Description |
The notion of Boosting subsumes methods of improving learning
algorithms. If learning algorithms fail to provide arbitrarily
good results for a specific concept learning task, i.e. they fail
to output arbitrarily good hypothesis with arbitrary high
probability, they often can be "boosted" to perform much better.
In the PAC-learning scenario the following is required for a learning
algorithm A:
- For arbitrary δ and ε greater than 0, and
- for each target concept c of a given hypothesis
language LH,
A has to be able to choose a hypothesis,
- approximating c ε-good,
- with a probability of at least (1 - δ),
- after reading a random training sample of size polynomial in
(1 / δ) and (1 / ε).
Please follow the link to "PAC-Learning", for more details.
The requirements of PAC-Learning are strong, and usually do not hold
in practice for common learning algorithms. Instead one has so
called weak learners, performing just slightly better than random
guessing.
A weak learning algorithm manages
- for each target concept of a given hypothesis language,
to
- output a hypothesis with error below 1/2 -
p(|E|),
- with a probability greater than 0,
- provided with a random training sample,
where p is a polynomal.
The aim of boosting is to improve the accuracy (1 - ε above)

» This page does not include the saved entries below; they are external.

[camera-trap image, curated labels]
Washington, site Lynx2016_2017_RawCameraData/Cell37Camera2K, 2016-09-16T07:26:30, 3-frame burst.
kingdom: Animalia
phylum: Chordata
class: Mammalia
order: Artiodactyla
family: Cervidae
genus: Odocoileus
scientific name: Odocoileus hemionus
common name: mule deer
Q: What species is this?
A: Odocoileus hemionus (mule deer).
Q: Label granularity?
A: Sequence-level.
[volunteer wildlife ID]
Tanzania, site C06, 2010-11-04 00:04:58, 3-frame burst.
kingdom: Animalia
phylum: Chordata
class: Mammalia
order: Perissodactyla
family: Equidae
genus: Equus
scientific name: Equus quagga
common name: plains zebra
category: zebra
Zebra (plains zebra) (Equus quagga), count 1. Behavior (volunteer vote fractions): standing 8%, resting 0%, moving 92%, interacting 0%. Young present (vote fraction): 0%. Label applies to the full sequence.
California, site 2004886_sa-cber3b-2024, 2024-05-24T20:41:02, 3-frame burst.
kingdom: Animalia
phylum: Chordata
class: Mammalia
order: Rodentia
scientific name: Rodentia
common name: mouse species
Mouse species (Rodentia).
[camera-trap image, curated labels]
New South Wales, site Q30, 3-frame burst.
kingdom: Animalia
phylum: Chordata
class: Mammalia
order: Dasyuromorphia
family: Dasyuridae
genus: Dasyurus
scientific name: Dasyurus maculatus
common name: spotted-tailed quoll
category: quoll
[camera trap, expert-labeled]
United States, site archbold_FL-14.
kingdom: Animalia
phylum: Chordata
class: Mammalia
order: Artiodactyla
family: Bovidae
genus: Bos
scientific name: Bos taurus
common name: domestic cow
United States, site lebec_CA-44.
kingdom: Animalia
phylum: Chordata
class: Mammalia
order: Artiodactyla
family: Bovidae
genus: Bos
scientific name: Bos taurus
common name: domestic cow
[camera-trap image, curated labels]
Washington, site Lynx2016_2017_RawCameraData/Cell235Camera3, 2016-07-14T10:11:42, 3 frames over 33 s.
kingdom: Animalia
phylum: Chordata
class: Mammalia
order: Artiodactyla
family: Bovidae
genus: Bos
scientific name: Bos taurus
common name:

reached by a weak learner, and to reduce the probability of outliers
(δ above), i.e. that random samples lead to bad hypothesis.
Therefore boosting algorithms ...
-
run a given weak learner several times, where each round
either the set of examples is slightly altered, e.g. by
shifting the weight of examples, or the algorithm is allowed
to read new examples each time.
-
combine the set of hypotheses to one final hypothesis,
e.g. by using a weighted majority vote.
|